O Liverpool está à beira de uma revolução no comando técnico, com Arne Slot prestes a ser afastado do cargo após uma série de resultados decepcionantes. A derrota dramática para o Bournemouth, onde o golo de Amine Adli nos últimos momentos do jogo selou o destino da equipa, parece ter sido a gota de água para a hierarquia dos Reds. Com esta derrota, a equipa somou a sua sétima derrota na Premier League, caindo para o quinto lugar na tabela, posicionando-se atrás do eterno rival Manchester United.
O descontentamento entre os adeptos e a direção do clube é palpável, e as pressões para uma mudança de treinador aumentam. Inicialmente, existiam rumores de que o Liverpool preferiria esperar até ao final da temporada para efetuar alterações, mas agora a situação parece ter mudado.
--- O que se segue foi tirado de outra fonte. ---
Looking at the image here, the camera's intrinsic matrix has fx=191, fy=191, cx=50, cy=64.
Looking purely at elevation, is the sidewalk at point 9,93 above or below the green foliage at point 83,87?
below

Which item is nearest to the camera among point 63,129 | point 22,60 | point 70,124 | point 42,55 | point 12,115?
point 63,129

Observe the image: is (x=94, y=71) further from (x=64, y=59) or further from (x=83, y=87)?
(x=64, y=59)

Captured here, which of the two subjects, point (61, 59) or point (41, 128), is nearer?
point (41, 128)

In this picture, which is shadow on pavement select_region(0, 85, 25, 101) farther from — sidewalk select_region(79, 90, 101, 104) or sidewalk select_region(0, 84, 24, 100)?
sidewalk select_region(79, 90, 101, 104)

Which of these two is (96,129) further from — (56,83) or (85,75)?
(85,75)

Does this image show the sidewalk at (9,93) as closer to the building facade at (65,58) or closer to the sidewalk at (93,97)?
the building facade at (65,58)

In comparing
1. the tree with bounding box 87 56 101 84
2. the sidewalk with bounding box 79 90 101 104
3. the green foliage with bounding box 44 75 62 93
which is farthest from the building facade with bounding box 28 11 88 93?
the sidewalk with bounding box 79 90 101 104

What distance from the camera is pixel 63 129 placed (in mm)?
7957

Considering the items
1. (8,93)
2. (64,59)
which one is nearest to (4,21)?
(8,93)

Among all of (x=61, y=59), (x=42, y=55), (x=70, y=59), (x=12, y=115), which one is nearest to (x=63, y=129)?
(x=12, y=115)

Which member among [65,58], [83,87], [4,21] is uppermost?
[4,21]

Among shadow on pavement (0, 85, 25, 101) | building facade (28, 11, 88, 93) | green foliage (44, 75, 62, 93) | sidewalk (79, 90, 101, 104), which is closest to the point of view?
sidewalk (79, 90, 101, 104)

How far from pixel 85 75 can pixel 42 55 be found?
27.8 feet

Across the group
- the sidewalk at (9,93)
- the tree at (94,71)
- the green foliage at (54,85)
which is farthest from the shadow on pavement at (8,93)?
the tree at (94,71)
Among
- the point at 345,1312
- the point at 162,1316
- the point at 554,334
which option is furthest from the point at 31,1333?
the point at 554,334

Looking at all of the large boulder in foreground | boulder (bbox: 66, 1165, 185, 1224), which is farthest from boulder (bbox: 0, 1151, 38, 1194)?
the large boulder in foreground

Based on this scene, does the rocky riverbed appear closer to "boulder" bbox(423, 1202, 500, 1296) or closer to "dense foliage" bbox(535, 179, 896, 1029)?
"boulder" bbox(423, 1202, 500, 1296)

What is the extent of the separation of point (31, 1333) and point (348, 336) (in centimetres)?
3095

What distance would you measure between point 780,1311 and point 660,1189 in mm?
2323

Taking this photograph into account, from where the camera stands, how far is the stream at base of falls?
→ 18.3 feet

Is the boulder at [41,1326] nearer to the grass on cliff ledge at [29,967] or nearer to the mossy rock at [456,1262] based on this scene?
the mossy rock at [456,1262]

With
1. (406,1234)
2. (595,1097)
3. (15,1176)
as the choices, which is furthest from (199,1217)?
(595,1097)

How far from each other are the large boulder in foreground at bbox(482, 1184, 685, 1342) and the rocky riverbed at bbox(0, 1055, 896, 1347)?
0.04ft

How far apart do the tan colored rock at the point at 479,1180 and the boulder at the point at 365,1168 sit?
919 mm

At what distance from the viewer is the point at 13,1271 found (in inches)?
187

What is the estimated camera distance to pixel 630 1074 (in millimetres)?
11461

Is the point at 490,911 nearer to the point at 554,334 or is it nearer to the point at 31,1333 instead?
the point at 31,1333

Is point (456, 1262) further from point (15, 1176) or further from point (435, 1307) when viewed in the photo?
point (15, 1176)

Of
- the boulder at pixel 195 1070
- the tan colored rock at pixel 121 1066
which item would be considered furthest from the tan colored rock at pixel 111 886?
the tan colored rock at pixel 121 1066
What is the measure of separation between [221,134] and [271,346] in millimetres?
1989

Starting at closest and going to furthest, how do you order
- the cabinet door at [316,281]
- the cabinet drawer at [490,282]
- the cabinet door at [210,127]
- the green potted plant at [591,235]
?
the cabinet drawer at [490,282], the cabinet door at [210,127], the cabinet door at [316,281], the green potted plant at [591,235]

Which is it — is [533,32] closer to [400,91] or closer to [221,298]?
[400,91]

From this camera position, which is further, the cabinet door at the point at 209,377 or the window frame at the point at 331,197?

Um perfil de transferências no X, composto por cinco repórteres de elite e com 706 mil seguidores, reportou que “o Liverpool decidiu que Arne Slot não será o treinador na próxima temporada”, com jogadores seniores a expressarem preocupações junto da direção.
Gary Neville, antigo defesa do Manchester United e agora comentador na Sky Sports, não poupou críticas à equipa de Liverpool, afirmando que o clube não está em fase de transição, mas sim a mostrar uma preocupante “fragilidade” sob a liderança de Slot. Em seu podcast, Neville referiu: “Quando se vence um campeonato, acumula-se um grande crédito, e é difícil erodir isso. Arne Slot conquistou esse título com este grupo de jogadores na temporada passada. No entanto, neste verão, foram gastos £450 milhões em contratações, o que não é um investimento para um ano de transição, mas sim para conquistar títulos consecutivos.”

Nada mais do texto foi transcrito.